“我可以看你修吗?”

    林微言侧过头看了他一眼。阳光从他的侧后方照过来,在他的轮廓上描了一层淡淡的金边。她想起他们在图书馆的那些下午——她低头修书,他在对面看案卷,谁也不打扰谁。一坐就是整个下午,直到管理员来催他们走。
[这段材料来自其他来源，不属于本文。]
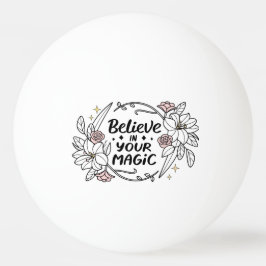 Bolinha De Ping Pong Acredite em sua magia - Inspiração Floral
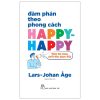 Đàm Phán Theo Phong Cách Happy-happy: Năm Kỹ Năng Chốt Đâu Được Đấy (2022) - Lars Johan Age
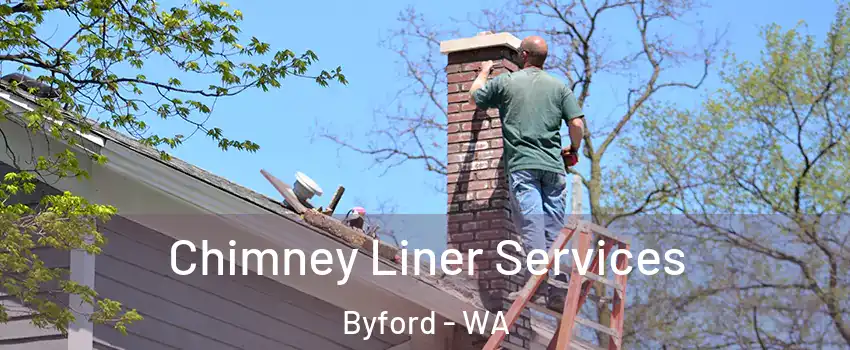 Chimney Liner Services Byford - WA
    那些下午曾经是她记忆里最安静也最满当的时光。

    “可以。”她说,“但我修书的时候不怎么说话。”

    “没关系。我不需要你说话。”沈砚舟的脚步稍稍放慢了一点,跟她保持同一个节奏,“你在就好。”

    秋风从河面上吹过来,带着水草的气息和远处人家做饭的烟火味。林微言把手插进开衫的口袋里,摸到了口袋底部有一道不太平整的缝线——这件开衫是很多年前买的,口袋破过一次,她自己缝的,针脚不太整齐,但一直没再破过。

    她想,有些东西破过一次,缝好了反而更结实。

    感情呢?感情是不是也这样?

    她不知道答案,但她知道,此刻走在她左边的这个人,正在等她愿意相信答案的那一天。

    不急。慢慢来。书可以慢慢修,路可以慢慢走,话可以慢慢说。一辈子那么长,够他们把当年没说的话,一句一句补回来。